BUFFALO, N.Y. — While a lot of attention has been on city leaders, the National Guard and first responders in the wake of last weekend’s deadly storm, there is also no shortage of regular community members who stepped up to save lives.

Forty members of Buffalo’s Bangladeshi community came together to rescue people from their cars and homes, deliver food and offer their businesses as shelter — putting themselves in danger to do so.

Volunteers gathered at Lovebirds in Buffalo, which was one of the immigrant-run businesses that remained open to lend a hand.

The volunteers literally saved hundreds, providing transportation, food, water and shelter during a winter storm that killed dozens.

Some even incurred fines due to driving during a travel ban, but the owner of Al-Aqsa Supermarket, Talha Bakth, says fines were the least of their worries.
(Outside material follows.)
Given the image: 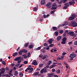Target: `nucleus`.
Wrapping results in <instances>:
<instances>
[{"label": "nucleus", "mask_w": 77, "mask_h": 77, "mask_svg": "<svg viewBox=\"0 0 77 77\" xmlns=\"http://www.w3.org/2000/svg\"><path fill=\"white\" fill-rule=\"evenodd\" d=\"M77 17V15L76 14H72V16L70 17L68 19V21H70L71 20H74L75 18Z\"/></svg>", "instance_id": "nucleus-1"}, {"label": "nucleus", "mask_w": 77, "mask_h": 77, "mask_svg": "<svg viewBox=\"0 0 77 77\" xmlns=\"http://www.w3.org/2000/svg\"><path fill=\"white\" fill-rule=\"evenodd\" d=\"M0 71H1V74H4L5 72V69L4 68H2L0 69Z\"/></svg>", "instance_id": "nucleus-2"}, {"label": "nucleus", "mask_w": 77, "mask_h": 77, "mask_svg": "<svg viewBox=\"0 0 77 77\" xmlns=\"http://www.w3.org/2000/svg\"><path fill=\"white\" fill-rule=\"evenodd\" d=\"M69 57L71 58H74V57H76V55L75 54H70Z\"/></svg>", "instance_id": "nucleus-3"}, {"label": "nucleus", "mask_w": 77, "mask_h": 77, "mask_svg": "<svg viewBox=\"0 0 77 77\" xmlns=\"http://www.w3.org/2000/svg\"><path fill=\"white\" fill-rule=\"evenodd\" d=\"M71 23L72 24V26L73 27H75L76 26H77V23H75V22H74V21H72L71 22Z\"/></svg>", "instance_id": "nucleus-4"}, {"label": "nucleus", "mask_w": 77, "mask_h": 77, "mask_svg": "<svg viewBox=\"0 0 77 77\" xmlns=\"http://www.w3.org/2000/svg\"><path fill=\"white\" fill-rule=\"evenodd\" d=\"M51 3L49 2L46 5V6H47L48 8L49 9V8L51 7Z\"/></svg>", "instance_id": "nucleus-5"}, {"label": "nucleus", "mask_w": 77, "mask_h": 77, "mask_svg": "<svg viewBox=\"0 0 77 77\" xmlns=\"http://www.w3.org/2000/svg\"><path fill=\"white\" fill-rule=\"evenodd\" d=\"M69 34L70 35V36H74V32L72 31L69 32Z\"/></svg>", "instance_id": "nucleus-6"}, {"label": "nucleus", "mask_w": 77, "mask_h": 77, "mask_svg": "<svg viewBox=\"0 0 77 77\" xmlns=\"http://www.w3.org/2000/svg\"><path fill=\"white\" fill-rule=\"evenodd\" d=\"M32 65H37L38 63H37V61H36L34 60L33 61V62L32 63Z\"/></svg>", "instance_id": "nucleus-7"}, {"label": "nucleus", "mask_w": 77, "mask_h": 77, "mask_svg": "<svg viewBox=\"0 0 77 77\" xmlns=\"http://www.w3.org/2000/svg\"><path fill=\"white\" fill-rule=\"evenodd\" d=\"M21 58V57H17L16 58L14 59V61H18V60H20V59Z\"/></svg>", "instance_id": "nucleus-8"}, {"label": "nucleus", "mask_w": 77, "mask_h": 77, "mask_svg": "<svg viewBox=\"0 0 77 77\" xmlns=\"http://www.w3.org/2000/svg\"><path fill=\"white\" fill-rule=\"evenodd\" d=\"M69 3L70 5H74L75 4V2L73 1H71L69 2Z\"/></svg>", "instance_id": "nucleus-9"}, {"label": "nucleus", "mask_w": 77, "mask_h": 77, "mask_svg": "<svg viewBox=\"0 0 77 77\" xmlns=\"http://www.w3.org/2000/svg\"><path fill=\"white\" fill-rule=\"evenodd\" d=\"M52 41H53V39H49V40L48 41V42L50 44H51L53 42H52Z\"/></svg>", "instance_id": "nucleus-10"}, {"label": "nucleus", "mask_w": 77, "mask_h": 77, "mask_svg": "<svg viewBox=\"0 0 77 77\" xmlns=\"http://www.w3.org/2000/svg\"><path fill=\"white\" fill-rule=\"evenodd\" d=\"M38 74H39V72H34L33 74V75H35V76H37V75H38Z\"/></svg>", "instance_id": "nucleus-11"}, {"label": "nucleus", "mask_w": 77, "mask_h": 77, "mask_svg": "<svg viewBox=\"0 0 77 77\" xmlns=\"http://www.w3.org/2000/svg\"><path fill=\"white\" fill-rule=\"evenodd\" d=\"M42 69L43 70L44 72H47V69L46 67H45L43 69Z\"/></svg>", "instance_id": "nucleus-12"}, {"label": "nucleus", "mask_w": 77, "mask_h": 77, "mask_svg": "<svg viewBox=\"0 0 77 77\" xmlns=\"http://www.w3.org/2000/svg\"><path fill=\"white\" fill-rule=\"evenodd\" d=\"M45 4V0H42L41 1V5Z\"/></svg>", "instance_id": "nucleus-13"}, {"label": "nucleus", "mask_w": 77, "mask_h": 77, "mask_svg": "<svg viewBox=\"0 0 77 77\" xmlns=\"http://www.w3.org/2000/svg\"><path fill=\"white\" fill-rule=\"evenodd\" d=\"M33 71V67H31L30 68L29 70V72H32Z\"/></svg>", "instance_id": "nucleus-14"}, {"label": "nucleus", "mask_w": 77, "mask_h": 77, "mask_svg": "<svg viewBox=\"0 0 77 77\" xmlns=\"http://www.w3.org/2000/svg\"><path fill=\"white\" fill-rule=\"evenodd\" d=\"M57 1V3H58V4H62V0H61L60 1V2H59V1H60V0H56Z\"/></svg>", "instance_id": "nucleus-15"}, {"label": "nucleus", "mask_w": 77, "mask_h": 77, "mask_svg": "<svg viewBox=\"0 0 77 77\" xmlns=\"http://www.w3.org/2000/svg\"><path fill=\"white\" fill-rule=\"evenodd\" d=\"M19 75L20 77H23V74L21 72H20L19 73Z\"/></svg>", "instance_id": "nucleus-16"}, {"label": "nucleus", "mask_w": 77, "mask_h": 77, "mask_svg": "<svg viewBox=\"0 0 77 77\" xmlns=\"http://www.w3.org/2000/svg\"><path fill=\"white\" fill-rule=\"evenodd\" d=\"M61 39V36H60L58 37H57V40L58 41H59V40H60Z\"/></svg>", "instance_id": "nucleus-17"}, {"label": "nucleus", "mask_w": 77, "mask_h": 77, "mask_svg": "<svg viewBox=\"0 0 77 77\" xmlns=\"http://www.w3.org/2000/svg\"><path fill=\"white\" fill-rule=\"evenodd\" d=\"M33 47V45H30L28 46V48L30 49H32Z\"/></svg>", "instance_id": "nucleus-18"}, {"label": "nucleus", "mask_w": 77, "mask_h": 77, "mask_svg": "<svg viewBox=\"0 0 77 77\" xmlns=\"http://www.w3.org/2000/svg\"><path fill=\"white\" fill-rule=\"evenodd\" d=\"M22 51H23V53H27V50H25V49H22Z\"/></svg>", "instance_id": "nucleus-19"}, {"label": "nucleus", "mask_w": 77, "mask_h": 77, "mask_svg": "<svg viewBox=\"0 0 77 77\" xmlns=\"http://www.w3.org/2000/svg\"><path fill=\"white\" fill-rule=\"evenodd\" d=\"M57 27L55 26L52 27V29H53V30L55 31L56 30H57Z\"/></svg>", "instance_id": "nucleus-20"}, {"label": "nucleus", "mask_w": 77, "mask_h": 77, "mask_svg": "<svg viewBox=\"0 0 77 77\" xmlns=\"http://www.w3.org/2000/svg\"><path fill=\"white\" fill-rule=\"evenodd\" d=\"M23 51H22V50H20L19 52V55H21L23 53Z\"/></svg>", "instance_id": "nucleus-21"}, {"label": "nucleus", "mask_w": 77, "mask_h": 77, "mask_svg": "<svg viewBox=\"0 0 77 77\" xmlns=\"http://www.w3.org/2000/svg\"><path fill=\"white\" fill-rule=\"evenodd\" d=\"M47 57V55H44L43 57V58H42V60H44Z\"/></svg>", "instance_id": "nucleus-22"}, {"label": "nucleus", "mask_w": 77, "mask_h": 77, "mask_svg": "<svg viewBox=\"0 0 77 77\" xmlns=\"http://www.w3.org/2000/svg\"><path fill=\"white\" fill-rule=\"evenodd\" d=\"M48 75H50V76H53L54 75V74L53 73L51 72V74H48Z\"/></svg>", "instance_id": "nucleus-23"}, {"label": "nucleus", "mask_w": 77, "mask_h": 77, "mask_svg": "<svg viewBox=\"0 0 77 77\" xmlns=\"http://www.w3.org/2000/svg\"><path fill=\"white\" fill-rule=\"evenodd\" d=\"M41 47H38L37 48L35 49V50H37V51H38V50H41Z\"/></svg>", "instance_id": "nucleus-24"}, {"label": "nucleus", "mask_w": 77, "mask_h": 77, "mask_svg": "<svg viewBox=\"0 0 77 77\" xmlns=\"http://www.w3.org/2000/svg\"><path fill=\"white\" fill-rule=\"evenodd\" d=\"M17 54H18V53L17 52H15L12 55V56L14 57H15V56H17Z\"/></svg>", "instance_id": "nucleus-25"}, {"label": "nucleus", "mask_w": 77, "mask_h": 77, "mask_svg": "<svg viewBox=\"0 0 77 77\" xmlns=\"http://www.w3.org/2000/svg\"><path fill=\"white\" fill-rule=\"evenodd\" d=\"M14 75L15 76H17L18 75V72L15 71L14 72Z\"/></svg>", "instance_id": "nucleus-26"}, {"label": "nucleus", "mask_w": 77, "mask_h": 77, "mask_svg": "<svg viewBox=\"0 0 77 77\" xmlns=\"http://www.w3.org/2000/svg\"><path fill=\"white\" fill-rule=\"evenodd\" d=\"M64 5L65 6H66L67 7H69V4H68V2H66V3H65L64 4Z\"/></svg>", "instance_id": "nucleus-27"}, {"label": "nucleus", "mask_w": 77, "mask_h": 77, "mask_svg": "<svg viewBox=\"0 0 77 77\" xmlns=\"http://www.w3.org/2000/svg\"><path fill=\"white\" fill-rule=\"evenodd\" d=\"M38 10V8L36 7H34L33 8V11H36Z\"/></svg>", "instance_id": "nucleus-28"}, {"label": "nucleus", "mask_w": 77, "mask_h": 77, "mask_svg": "<svg viewBox=\"0 0 77 77\" xmlns=\"http://www.w3.org/2000/svg\"><path fill=\"white\" fill-rule=\"evenodd\" d=\"M29 45V43H27L25 44L24 47H27Z\"/></svg>", "instance_id": "nucleus-29"}, {"label": "nucleus", "mask_w": 77, "mask_h": 77, "mask_svg": "<svg viewBox=\"0 0 77 77\" xmlns=\"http://www.w3.org/2000/svg\"><path fill=\"white\" fill-rule=\"evenodd\" d=\"M66 38L63 37L62 39V41H65L66 42Z\"/></svg>", "instance_id": "nucleus-30"}, {"label": "nucleus", "mask_w": 77, "mask_h": 77, "mask_svg": "<svg viewBox=\"0 0 77 77\" xmlns=\"http://www.w3.org/2000/svg\"><path fill=\"white\" fill-rule=\"evenodd\" d=\"M67 1H68V0H62L63 3H65Z\"/></svg>", "instance_id": "nucleus-31"}, {"label": "nucleus", "mask_w": 77, "mask_h": 77, "mask_svg": "<svg viewBox=\"0 0 77 77\" xmlns=\"http://www.w3.org/2000/svg\"><path fill=\"white\" fill-rule=\"evenodd\" d=\"M44 46H46V47H47L48 45V44L47 43H44L43 44Z\"/></svg>", "instance_id": "nucleus-32"}, {"label": "nucleus", "mask_w": 77, "mask_h": 77, "mask_svg": "<svg viewBox=\"0 0 77 77\" xmlns=\"http://www.w3.org/2000/svg\"><path fill=\"white\" fill-rule=\"evenodd\" d=\"M2 64L3 65H6V62L4 60L2 61Z\"/></svg>", "instance_id": "nucleus-33"}, {"label": "nucleus", "mask_w": 77, "mask_h": 77, "mask_svg": "<svg viewBox=\"0 0 77 77\" xmlns=\"http://www.w3.org/2000/svg\"><path fill=\"white\" fill-rule=\"evenodd\" d=\"M54 46V45L53 44L50 45L49 46H48V47H52Z\"/></svg>", "instance_id": "nucleus-34"}, {"label": "nucleus", "mask_w": 77, "mask_h": 77, "mask_svg": "<svg viewBox=\"0 0 77 77\" xmlns=\"http://www.w3.org/2000/svg\"><path fill=\"white\" fill-rule=\"evenodd\" d=\"M56 72L58 73H60V69H58L56 71Z\"/></svg>", "instance_id": "nucleus-35"}, {"label": "nucleus", "mask_w": 77, "mask_h": 77, "mask_svg": "<svg viewBox=\"0 0 77 77\" xmlns=\"http://www.w3.org/2000/svg\"><path fill=\"white\" fill-rule=\"evenodd\" d=\"M51 63V61H49L48 62V65H50Z\"/></svg>", "instance_id": "nucleus-36"}, {"label": "nucleus", "mask_w": 77, "mask_h": 77, "mask_svg": "<svg viewBox=\"0 0 77 77\" xmlns=\"http://www.w3.org/2000/svg\"><path fill=\"white\" fill-rule=\"evenodd\" d=\"M12 70H11L9 72V75H11V74H12Z\"/></svg>", "instance_id": "nucleus-37"}, {"label": "nucleus", "mask_w": 77, "mask_h": 77, "mask_svg": "<svg viewBox=\"0 0 77 77\" xmlns=\"http://www.w3.org/2000/svg\"><path fill=\"white\" fill-rule=\"evenodd\" d=\"M24 64H27V63H28V61H24Z\"/></svg>", "instance_id": "nucleus-38"}, {"label": "nucleus", "mask_w": 77, "mask_h": 77, "mask_svg": "<svg viewBox=\"0 0 77 77\" xmlns=\"http://www.w3.org/2000/svg\"><path fill=\"white\" fill-rule=\"evenodd\" d=\"M21 60H22L21 59H20V60H18V61H17V63H21Z\"/></svg>", "instance_id": "nucleus-39"}, {"label": "nucleus", "mask_w": 77, "mask_h": 77, "mask_svg": "<svg viewBox=\"0 0 77 77\" xmlns=\"http://www.w3.org/2000/svg\"><path fill=\"white\" fill-rule=\"evenodd\" d=\"M57 8L56 7H53L52 8H51V9H52V10H53L54 9H56Z\"/></svg>", "instance_id": "nucleus-40"}, {"label": "nucleus", "mask_w": 77, "mask_h": 77, "mask_svg": "<svg viewBox=\"0 0 77 77\" xmlns=\"http://www.w3.org/2000/svg\"><path fill=\"white\" fill-rule=\"evenodd\" d=\"M66 42L63 41L62 42H61V43L63 44H65Z\"/></svg>", "instance_id": "nucleus-41"}, {"label": "nucleus", "mask_w": 77, "mask_h": 77, "mask_svg": "<svg viewBox=\"0 0 77 77\" xmlns=\"http://www.w3.org/2000/svg\"><path fill=\"white\" fill-rule=\"evenodd\" d=\"M63 30H62L60 31L59 33H63Z\"/></svg>", "instance_id": "nucleus-42"}, {"label": "nucleus", "mask_w": 77, "mask_h": 77, "mask_svg": "<svg viewBox=\"0 0 77 77\" xmlns=\"http://www.w3.org/2000/svg\"><path fill=\"white\" fill-rule=\"evenodd\" d=\"M66 33L65 32H64L63 33V37H65V36H66Z\"/></svg>", "instance_id": "nucleus-43"}, {"label": "nucleus", "mask_w": 77, "mask_h": 77, "mask_svg": "<svg viewBox=\"0 0 77 77\" xmlns=\"http://www.w3.org/2000/svg\"><path fill=\"white\" fill-rule=\"evenodd\" d=\"M30 52H28L27 55L28 57H30Z\"/></svg>", "instance_id": "nucleus-44"}, {"label": "nucleus", "mask_w": 77, "mask_h": 77, "mask_svg": "<svg viewBox=\"0 0 77 77\" xmlns=\"http://www.w3.org/2000/svg\"><path fill=\"white\" fill-rule=\"evenodd\" d=\"M40 73H41V74H43V73H44V70L43 69H42L41 70Z\"/></svg>", "instance_id": "nucleus-45"}, {"label": "nucleus", "mask_w": 77, "mask_h": 77, "mask_svg": "<svg viewBox=\"0 0 77 77\" xmlns=\"http://www.w3.org/2000/svg\"><path fill=\"white\" fill-rule=\"evenodd\" d=\"M58 33H59L58 32H56L55 33V35H56V36H57V35H58Z\"/></svg>", "instance_id": "nucleus-46"}, {"label": "nucleus", "mask_w": 77, "mask_h": 77, "mask_svg": "<svg viewBox=\"0 0 77 77\" xmlns=\"http://www.w3.org/2000/svg\"><path fill=\"white\" fill-rule=\"evenodd\" d=\"M56 4L55 3L53 4V5H52V8H53V7H55L56 6Z\"/></svg>", "instance_id": "nucleus-47"}, {"label": "nucleus", "mask_w": 77, "mask_h": 77, "mask_svg": "<svg viewBox=\"0 0 77 77\" xmlns=\"http://www.w3.org/2000/svg\"><path fill=\"white\" fill-rule=\"evenodd\" d=\"M54 68V66H53V65H51L50 67H49V68L50 69H51V68Z\"/></svg>", "instance_id": "nucleus-48"}, {"label": "nucleus", "mask_w": 77, "mask_h": 77, "mask_svg": "<svg viewBox=\"0 0 77 77\" xmlns=\"http://www.w3.org/2000/svg\"><path fill=\"white\" fill-rule=\"evenodd\" d=\"M67 24L66 23H64V24H62V27H63L64 26H66Z\"/></svg>", "instance_id": "nucleus-49"}, {"label": "nucleus", "mask_w": 77, "mask_h": 77, "mask_svg": "<svg viewBox=\"0 0 77 77\" xmlns=\"http://www.w3.org/2000/svg\"><path fill=\"white\" fill-rule=\"evenodd\" d=\"M56 71V70L54 69H52V72H54V71Z\"/></svg>", "instance_id": "nucleus-50"}, {"label": "nucleus", "mask_w": 77, "mask_h": 77, "mask_svg": "<svg viewBox=\"0 0 77 77\" xmlns=\"http://www.w3.org/2000/svg\"><path fill=\"white\" fill-rule=\"evenodd\" d=\"M67 7L65 6H64L63 7V9H67Z\"/></svg>", "instance_id": "nucleus-51"}, {"label": "nucleus", "mask_w": 77, "mask_h": 77, "mask_svg": "<svg viewBox=\"0 0 77 77\" xmlns=\"http://www.w3.org/2000/svg\"><path fill=\"white\" fill-rule=\"evenodd\" d=\"M70 45L71 44H72V42H69L68 43Z\"/></svg>", "instance_id": "nucleus-52"}, {"label": "nucleus", "mask_w": 77, "mask_h": 77, "mask_svg": "<svg viewBox=\"0 0 77 77\" xmlns=\"http://www.w3.org/2000/svg\"><path fill=\"white\" fill-rule=\"evenodd\" d=\"M42 56H43L42 55H39V57L40 58H42Z\"/></svg>", "instance_id": "nucleus-53"}, {"label": "nucleus", "mask_w": 77, "mask_h": 77, "mask_svg": "<svg viewBox=\"0 0 77 77\" xmlns=\"http://www.w3.org/2000/svg\"><path fill=\"white\" fill-rule=\"evenodd\" d=\"M42 64H39V67H40V68H41V67H42Z\"/></svg>", "instance_id": "nucleus-54"}, {"label": "nucleus", "mask_w": 77, "mask_h": 77, "mask_svg": "<svg viewBox=\"0 0 77 77\" xmlns=\"http://www.w3.org/2000/svg\"><path fill=\"white\" fill-rule=\"evenodd\" d=\"M66 54V52H63L62 54V55H65Z\"/></svg>", "instance_id": "nucleus-55"}, {"label": "nucleus", "mask_w": 77, "mask_h": 77, "mask_svg": "<svg viewBox=\"0 0 77 77\" xmlns=\"http://www.w3.org/2000/svg\"><path fill=\"white\" fill-rule=\"evenodd\" d=\"M74 44L75 45H77V41H75L74 42Z\"/></svg>", "instance_id": "nucleus-56"}, {"label": "nucleus", "mask_w": 77, "mask_h": 77, "mask_svg": "<svg viewBox=\"0 0 77 77\" xmlns=\"http://www.w3.org/2000/svg\"><path fill=\"white\" fill-rule=\"evenodd\" d=\"M57 64L58 65H62V63H57Z\"/></svg>", "instance_id": "nucleus-57"}, {"label": "nucleus", "mask_w": 77, "mask_h": 77, "mask_svg": "<svg viewBox=\"0 0 77 77\" xmlns=\"http://www.w3.org/2000/svg\"><path fill=\"white\" fill-rule=\"evenodd\" d=\"M63 64H64V65H68L67 64V63H66L65 62H63Z\"/></svg>", "instance_id": "nucleus-58"}, {"label": "nucleus", "mask_w": 77, "mask_h": 77, "mask_svg": "<svg viewBox=\"0 0 77 77\" xmlns=\"http://www.w3.org/2000/svg\"><path fill=\"white\" fill-rule=\"evenodd\" d=\"M61 57V59H62V60L63 59L64 57L63 56H62L60 57Z\"/></svg>", "instance_id": "nucleus-59"}, {"label": "nucleus", "mask_w": 77, "mask_h": 77, "mask_svg": "<svg viewBox=\"0 0 77 77\" xmlns=\"http://www.w3.org/2000/svg\"><path fill=\"white\" fill-rule=\"evenodd\" d=\"M61 26V24H60L58 25V26L57 27V28L58 29H59V28L60 27V26Z\"/></svg>", "instance_id": "nucleus-60"}, {"label": "nucleus", "mask_w": 77, "mask_h": 77, "mask_svg": "<svg viewBox=\"0 0 77 77\" xmlns=\"http://www.w3.org/2000/svg\"><path fill=\"white\" fill-rule=\"evenodd\" d=\"M69 32V31L68 30H66L65 31V33H68Z\"/></svg>", "instance_id": "nucleus-61"}, {"label": "nucleus", "mask_w": 77, "mask_h": 77, "mask_svg": "<svg viewBox=\"0 0 77 77\" xmlns=\"http://www.w3.org/2000/svg\"><path fill=\"white\" fill-rule=\"evenodd\" d=\"M5 69L6 70H8V69H9V67H6Z\"/></svg>", "instance_id": "nucleus-62"}, {"label": "nucleus", "mask_w": 77, "mask_h": 77, "mask_svg": "<svg viewBox=\"0 0 77 77\" xmlns=\"http://www.w3.org/2000/svg\"><path fill=\"white\" fill-rule=\"evenodd\" d=\"M43 17L44 18H46V15L45 14H44L43 15Z\"/></svg>", "instance_id": "nucleus-63"}, {"label": "nucleus", "mask_w": 77, "mask_h": 77, "mask_svg": "<svg viewBox=\"0 0 77 77\" xmlns=\"http://www.w3.org/2000/svg\"><path fill=\"white\" fill-rule=\"evenodd\" d=\"M27 56H24L23 57V58L24 59H26V58H27Z\"/></svg>", "instance_id": "nucleus-64"}]
</instances>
“You’re pretty much in really bad shape, and we saved those people, relocated them in shelters,” said Bakth. “There were people who really stepped up and risked their own lives. And that’s what we showed Buffalo. Home of Good Neighbors, because they went out and stood up for the whole entire Buffalo.”

The nonprofit Most Valuable Parents worked to coordinate efforts between the Bangladeshi volunteers and a local church in the neighborhood behind a snow-clearing service called Operation Snow Patrol, which started last year.

Carlanda Meadors with MVP says this is the beginning of a beautiful relationship between the organizations, bridging the gap between immigrant and Black communities.

“The east side, you know, there’s always this stigma that it’s divided. Like us and them. But the reality of it is, it’s we and us,” Meadors said. “We work together on one front. It doesn’t matter what race you are, what culture you are.”

As for the fines, MVP is working with the city to ensure volunteers and their efforts are considered essential, though if the appeal doesn’t work, the volunteers believe the fines are still well worth paying.